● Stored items

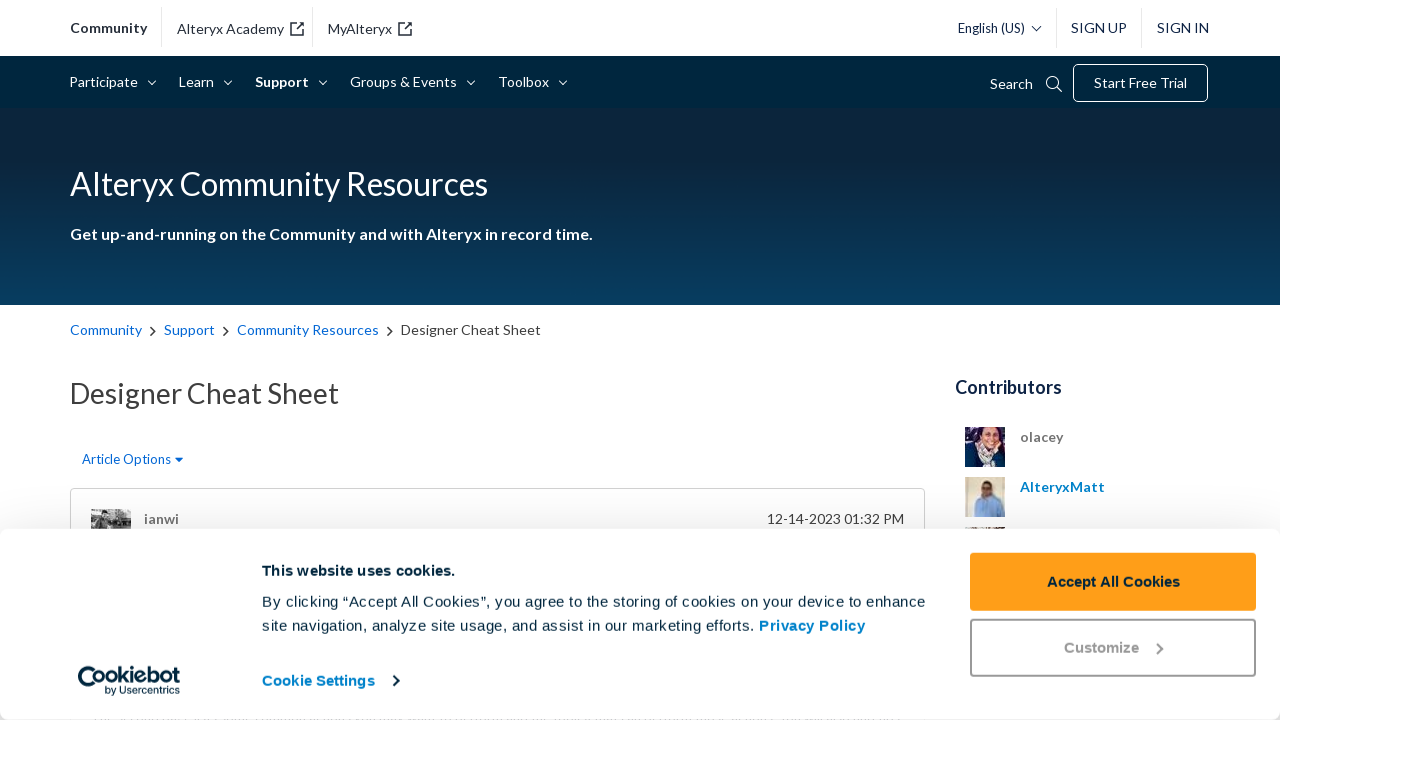

--- FILE ---
content_type: text/html; charset=UTF-8
request_url: https://community.alteryx.com/t5/Maveryx-Community-Resources/Designer-Cheat-Sheet/tac-p/538684/highlight/true
body_size: 1876
content:
<!DOCTYPE html>
<html lang="en">
<head>
    <meta charset="utf-8">
    <meta name="viewport" content="width=device-width, initial-scale=1">
    <title></title>
    <style>
        body {
            font-family: "Arial";
        }
    </style>
    <script type="text/javascript">
    window.awsWafCookieDomainList = [];
    window.gokuProps = {
"key":"AQIDAHjcYu/GjX+QlghicBgQ/7bFaQZ+m5FKCMDnO+vTbNg96AGMf6bGuw9mDE9eyBCEMKniAAAAfjB8BgkqhkiG9w0BBwagbzBtAgEAMGgGCSqGSIb3DQEHATAeBglghkgBZQMEAS4wEQQMmnnQ9WfkpQc3fug0AgEQgDsAQF9NEt2/jo5Sc2Lxq/TmfDUwU2A472D8EU2hY1A6vahKX/mrrKco8Mbrl6Xbf4iRd1Ek87aXuadEDg==",
          "iv":"D549lQE2kgAAB4Rv",
          "context":"zIzWqaxbuN+z07F3bYAI5f5qS6JUTNnruZgSoMiPFQazaO4nfZZ7uvx12WXkstyXsyleN2N+nySv8rxLnX7FLiwdWBkYH6kCNU9CXV6CxJ2toszBFNGXPXEAvKe3c2qEtlC5sx6Tumb10OMIgYTW72enCPUXLc6bPMeL/4/cWIg/tvZEpzvnM1Iqb26khCgciDr6PAuFJhMbz2KkNtULaokUoArPb5xoLpCPBf3Fv7J7aYlH/k6EljOGaG1H4ycPEnNYFOp5uSTC7GIN5N0NkJImoKn9VTOObClEWQUS7drKqUZ7VLEMb9MkYXQyQb32Urlc4u12WL7xE1pMUfXoU4j3UOLP2QTPFH9QRqUMdheVd/CDbUvNB0g/7qCaNW+ELDj0nYIGKeHt1xJoZIAzqNomJPBGfx/mYAh2"
};
    </script>
    <script src="https://bc0439715fa6.967eb88d.us-east-2.token.awswaf.com/bc0439715fa6/29557fe598c8/ec6f8c6468ab/challenge.js"></script>
</head>
<body>
    <div id="challenge-container"></div>
    <script type="text/javascript">
        AwsWafIntegration.saveReferrer();
        AwsWafIntegration.checkForceRefresh().then((forceRefresh) => {
            if (forceRefresh) {
                AwsWafIntegration.forceRefreshToken().then(() => {
                    window.location.reload(true);
                });
            } else {
                AwsWafIntegration.getToken().then(() => {
                    window.location.reload(true);
                });
            }
        });
    </script>
    <noscript>
        <h1>JavaScript is disabled</h1>
        In order to continue, we need to verify that you're not a robot.
        This requires JavaScript. Enable JavaScript and then reload the page.
    </noscript>
</body>
</html>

● PROBLEM TO SOLVE
Drop the pictures and set down the data above exactly.

● ANSWER TO THE EXERCISE
--- FILE ---
content_type: text/html; charset=UTF-8
request_url: https://community.alteryx.com/t5/Maveryx-Community-Resources/Designer-Cheat-Sheet/tac-p/538684/highlight/true
body_size: 1876
content:
<!DOCTYPE html>
<html lang="en">
<head>
    <meta charset="utf-8">
    <meta name="viewport" content="width=device-width, initial-scale=1">
    <title></title>
    <style>
        body {
            font-family: "Arial";
        }
    </style>
    <script type="text/javascript">
    window.awsWafCookieDomainList = [];
    window.gokuProps = {
"key":"AQIDAHjcYu/GjX+QlghicBgQ/7bFaQZ+m5FKCMDnO+vTbNg96AGMf6bGuw9mDE9eyBCEMKniAAAAfjB8BgkqhkiG9w0BBwagbzBtAgEAMGgGCSqGSIb3DQEHATAeBglghkgBZQMEAS4wEQQMmnnQ9WfkpQc3fug0AgEQgDsAQF9NEt2/jo5Sc2Lxq/TmfDUwU2A472D8EU2hY1A6vahKX/mrrKco8Mbrl6Xbf4iRd1Ek87aXuadEDg==",
          "iv":"D549lQE2kgAAB4Rv",
          "context":"zIzWqaxbuN+z07F3bYAI5f5qS6JUTNnruZgSoMiPFQazaO4nfZZ7uvx12WXkstyXsyleN2N+nySv8rxLnX7FLiwdWBkYH6kCNU9CXV6CxJ2toszBFNGXPXEAvKe3c2qEtlC5sx6Tumb10OMIgYTW72enCPUXLc6bPMeL/4/cWIg/tvZEpzvnM1Iqb26khCgciDr6PAuFJhMbz2KkNtULaokUoArPb5xoLpCPBf3Fv7J7aYlH/k6EljOGaG1H4ycPEnNYFOp5uSTC7GIN5N0NkJImoKn9VTOObClEWQUS7drKqUZ7VLEMb9MkYXQyQb32Urlc4u12WL7xE1pMUfXoU4j3UOLP2QTPFH9QRqUMdheVd/CDbUvNB0g/7qCaNW+ELDj0nYIGKeHt1xJoZIAzqNomJPBGfx/mYAh2"
};
    </script>
    <script src="https://bc0439715fa6.967eb88d.us-east-2.token.awswaf.com/bc0439715fa6/29557fe598c8/ec6f8c6468ab/challenge.js"></script>
</head>
<body>
    <div id="challenge-container"></div>
    <script type="text/javascript">
        AwsWafIntegration.saveReferrer();
        AwsWafIntegration.checkForceRefresh().then((forceRefresh) => {
            if (forceRefresh) {
                AwsWafIntegration.forceRefreshToken().then(() => {
                    window.location.reload(true);
                });
            } else {
                AwsWafIntegration.getToken().then(() => {
                    window.location.reload(true);
                });
            }
        });
    </script>
    <noscript>
        <h1>JavaScript is disabled</h1>
        In order to continue, we need to verify that you're not a robot.
        This requires JavaScript. Enable JavaScript and then reload the page.
    </noscript>
</body>
</html>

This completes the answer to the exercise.